EXERCISE BRIEF
The whole listing below should be duplicated exactly, with nothing left out.
--------------------
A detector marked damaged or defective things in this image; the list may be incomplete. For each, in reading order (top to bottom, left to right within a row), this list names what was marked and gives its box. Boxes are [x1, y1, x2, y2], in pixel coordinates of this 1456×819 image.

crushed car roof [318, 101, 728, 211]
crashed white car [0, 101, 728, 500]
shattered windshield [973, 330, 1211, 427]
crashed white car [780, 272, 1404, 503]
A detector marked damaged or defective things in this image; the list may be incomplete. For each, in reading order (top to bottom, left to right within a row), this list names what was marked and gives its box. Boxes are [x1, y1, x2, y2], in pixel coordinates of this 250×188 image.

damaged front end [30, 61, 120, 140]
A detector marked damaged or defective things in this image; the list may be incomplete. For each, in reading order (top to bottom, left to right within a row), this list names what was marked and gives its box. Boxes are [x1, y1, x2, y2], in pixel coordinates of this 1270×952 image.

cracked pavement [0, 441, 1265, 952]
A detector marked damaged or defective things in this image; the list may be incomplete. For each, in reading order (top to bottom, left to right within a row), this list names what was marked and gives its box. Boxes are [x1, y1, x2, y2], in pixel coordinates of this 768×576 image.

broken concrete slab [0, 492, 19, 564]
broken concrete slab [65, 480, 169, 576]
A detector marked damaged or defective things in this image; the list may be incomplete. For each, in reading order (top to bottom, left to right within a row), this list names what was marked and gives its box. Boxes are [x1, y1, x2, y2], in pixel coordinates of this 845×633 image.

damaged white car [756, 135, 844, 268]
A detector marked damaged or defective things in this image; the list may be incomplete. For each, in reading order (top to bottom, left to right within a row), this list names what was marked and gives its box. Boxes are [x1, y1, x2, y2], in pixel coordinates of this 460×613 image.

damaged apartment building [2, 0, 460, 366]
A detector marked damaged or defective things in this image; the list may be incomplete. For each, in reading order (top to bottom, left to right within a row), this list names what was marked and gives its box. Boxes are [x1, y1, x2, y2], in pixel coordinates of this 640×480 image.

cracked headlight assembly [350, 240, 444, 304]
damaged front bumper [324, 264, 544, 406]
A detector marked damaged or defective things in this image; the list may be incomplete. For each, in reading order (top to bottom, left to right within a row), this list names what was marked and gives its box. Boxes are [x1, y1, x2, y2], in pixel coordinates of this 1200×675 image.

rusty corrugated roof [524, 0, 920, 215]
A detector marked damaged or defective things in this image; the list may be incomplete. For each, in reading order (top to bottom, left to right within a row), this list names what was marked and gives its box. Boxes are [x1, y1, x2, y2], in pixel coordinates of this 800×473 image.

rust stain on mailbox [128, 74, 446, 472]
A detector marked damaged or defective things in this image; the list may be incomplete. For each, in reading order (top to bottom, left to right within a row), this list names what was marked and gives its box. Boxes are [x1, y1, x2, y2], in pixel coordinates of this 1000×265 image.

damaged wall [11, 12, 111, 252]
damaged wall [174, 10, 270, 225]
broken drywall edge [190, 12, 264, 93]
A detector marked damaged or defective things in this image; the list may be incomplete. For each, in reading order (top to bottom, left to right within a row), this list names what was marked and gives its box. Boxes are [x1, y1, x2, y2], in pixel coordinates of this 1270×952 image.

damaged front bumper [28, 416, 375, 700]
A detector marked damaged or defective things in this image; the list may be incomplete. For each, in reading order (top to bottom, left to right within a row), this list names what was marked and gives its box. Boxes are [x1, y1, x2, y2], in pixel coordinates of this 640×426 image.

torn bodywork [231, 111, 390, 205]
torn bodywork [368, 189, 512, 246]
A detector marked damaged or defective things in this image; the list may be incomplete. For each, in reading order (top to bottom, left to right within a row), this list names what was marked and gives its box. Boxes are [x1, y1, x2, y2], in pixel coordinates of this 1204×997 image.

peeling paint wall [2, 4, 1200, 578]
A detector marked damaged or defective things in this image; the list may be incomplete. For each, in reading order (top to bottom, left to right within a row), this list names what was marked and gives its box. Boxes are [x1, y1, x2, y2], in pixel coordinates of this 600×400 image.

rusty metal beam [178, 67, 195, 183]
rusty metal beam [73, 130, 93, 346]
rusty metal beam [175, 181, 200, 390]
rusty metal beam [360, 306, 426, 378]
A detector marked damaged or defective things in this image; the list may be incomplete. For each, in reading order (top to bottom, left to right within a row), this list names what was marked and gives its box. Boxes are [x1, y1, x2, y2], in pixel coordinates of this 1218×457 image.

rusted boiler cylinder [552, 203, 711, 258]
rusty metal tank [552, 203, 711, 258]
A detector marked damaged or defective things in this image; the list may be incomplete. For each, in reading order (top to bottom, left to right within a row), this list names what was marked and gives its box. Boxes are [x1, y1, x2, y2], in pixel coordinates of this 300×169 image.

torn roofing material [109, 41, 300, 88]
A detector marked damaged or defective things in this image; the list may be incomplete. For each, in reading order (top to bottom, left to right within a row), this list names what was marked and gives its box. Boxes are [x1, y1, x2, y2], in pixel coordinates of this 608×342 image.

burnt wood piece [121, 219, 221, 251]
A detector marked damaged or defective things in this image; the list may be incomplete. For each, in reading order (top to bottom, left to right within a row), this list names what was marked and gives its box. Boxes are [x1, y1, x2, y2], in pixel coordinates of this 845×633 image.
--------------------
TASK ANSWER
A detector marked damaged or defective things in this image; the list may be incomplete. For each, in reading order (top to bottom, left to right within a row), this list names what was marked and gives its box. Boxes are [x1, y1, x2, y2], in pixel coordinates of this 1456×819 image.

crushed car roof [318, 101, 728, 211]
crashed white car [0, 101, 728, 500]
shattered windshield [973, 330, 1211, 427]
crashed white car [780, 272, 1404, 503]
A detector marked damaged or defective things in this image; the list may be incomplete. For each, in reading order (top to bottom, left to right within a row), this list names what was marked and gives its box. Boxes are [x1, y1, x2, y2], in pixel coordinates of this 250×188 image.

damaged front end [30, 61, 120, 140]
A detector marked damaged or defective things in this image; the list may be incomplete. For each, in reading order (top to bottom, left to right within a row), this list names what was marked and gives its box. Boxes are [x1, y1, x2, y2], in pixel coordinates of this 1270×952 image.

cracked pavement [0, 441, 1265, 952]
A detector marked damaged or defective things in this image; the list may be incomplete. For each, in reading order (top to bottom, left to right within a row), this list names what was marked and gives its box. Boxes are [x1, y1, x2, y2], in pixel coordinates of this 768×576 image.

broken concrete slab [0, 492, 19, 564]
broken concrete slab [65, 480, 169, 576]
A detector marked damaged or defective things in this image; the list may be incomplete. For each, in reading order (top to bottom, left to right within a row), this list names what was marked and gives its box. Boxes are [x1, y1, x2, y2], in pixel coordinates of this 845×633 image.

damaged white car [756, 135, 844, 268]
A detector marked damaged or defective things in this image; the list may be incomplete. For each, in reading order (top to bottom, left to right within a row), this list names what was marked and gives its box. Boxes are [x1, y1, x2, y2], in pixel coordinates of this 460×613 image.

damaged apartment building [2, 0, 460, 366]
A detector marked damaged or defective things in this image; the list may be incomplete. For each, in reading order (top to bottom, left to right within a row), this list names what was marked and gives its box. Boxes are [x1, y1, x2, y2], in pixel coordinates of this 640×480 image.

cracked headlight assembly [350, 240, 444, 304]
damaged front bumper [324, 264, 544, 406]
A detector marked damaged or defective things in this image; the list may be incomplete. For each, in reading order (top to bottom, left to right within a row), this list names what was marked and gives its box. Boxes are [x1, y1, x2, y2], in pixel coordinates of this 1200×675 image.

rusty corrugated roof [524, 0, 920, 215]
A detector marked damaged or defective things in this image; the list may be incomplete. For each, in reading order (top to bottom, left to right within a row), this list names what was marked and gives its box. Boxes are [x1, y1, x2, y2], in pixel coordinates of this 800×473 image.

rust stain on mailbox [128, 74, 446, 472]
A detector marked damaged or defective things in this image; the list may be incomplete. For each, in reading order (top to bottom, left to right within a row), this list names what was marked and gives its box. Boxes are [x1, y1, x2, y2], in pixel coordinates of this 1000×265 image.

damaged wall [11, 12, 111, 252]
damaged wall [174, 10, 270, 225]
broken drywall edge [190, 12, 264, 93]
A detector marked damaged or defective things in this image; the list may be incomplete. For each, in reading order (top to bottom, left to right within a row), this list names what was marked and gives its box. Boxes are [x1, y1, x2, y2], in pixel coordinates of this 1270×952 image.

damaged front bumper [28, 416, 375, 700]
A detector marked damaged or defective things in this image; the list may be incomplete. For each, in reading order (top to bottom, left to right within a row), this list names what was marked and gives its box. Boxes are [x1, y1, x2, y2], in pixel coordinates of this 640×426 image.

torn bodywork [231, 111, 390, 205]
torn bodywork [368, 189, 512, 246]
A detector marked damaged or defective things in this image; the list may be incomplete. For each, in reading order (top to bottom, left to right within a row), this list names what was marked and gives its box. Boxes are [x1, y1, x2, y2], in pixel coordinates of this 1204×997 image.

peeling paint wall [2, 4, 1200, 578]
A detector marked damaged or defective things in this image; the list may be incomplete. For each, in reading order (top to bottom, left to right within a row), this list names what was marked and gives its box. Boxes are [x1, y1, x2, y2], in pixel coordinates of this 600×400 image.

rusty metal beam [178, 67, 195, 183]
rusty metal beam [73, 130, 93, 346]
rusty metal beam [175, 181, 200, 390]
rusty metal beam [360, 306, 426, 378]
A detector marked damaged or defective things in this image; the list may be incomplete. For each, in reading order (top to bottom, left to right within a row), this list names what was marked and gives its box. Boxes are [x1, y1, x2, y2], in pixel coordinates of this 1218×457 image.

rusted boiler cylinder [552, 203, 711, 258]
rusty metal tank [552, 203, 711, 258]
A detector marked damaged or defective things in this image; the list may be incomplete. For each, in reading order (top to bottom, left to right within a row), this list names what was marked and gives its box. Boxes are [x1, y1, x2, y2], in pixel coordinates of this 300×169 image.

torn roofing material [109, 41, 300, 88]
A detector marked damaged or defective things in this image; the list may be incomplete. For each, in reading order (top to bottom, left to right within a row), this list names what was marked and gives its box. Boxes are [x1, y1, x2, y2], in pixel coordinates of this 608×342 image.

burnt wood piece [121, 219, 221, 251]
A detector marked damaged or defective things in this image; the list may be incomplete. For each, in reading order (top to bottom, left to right within a row), this list names what was marked and gives its box. Boxes are [x1, y1, x2, y2], in pixel coordinates of this 845×633 image.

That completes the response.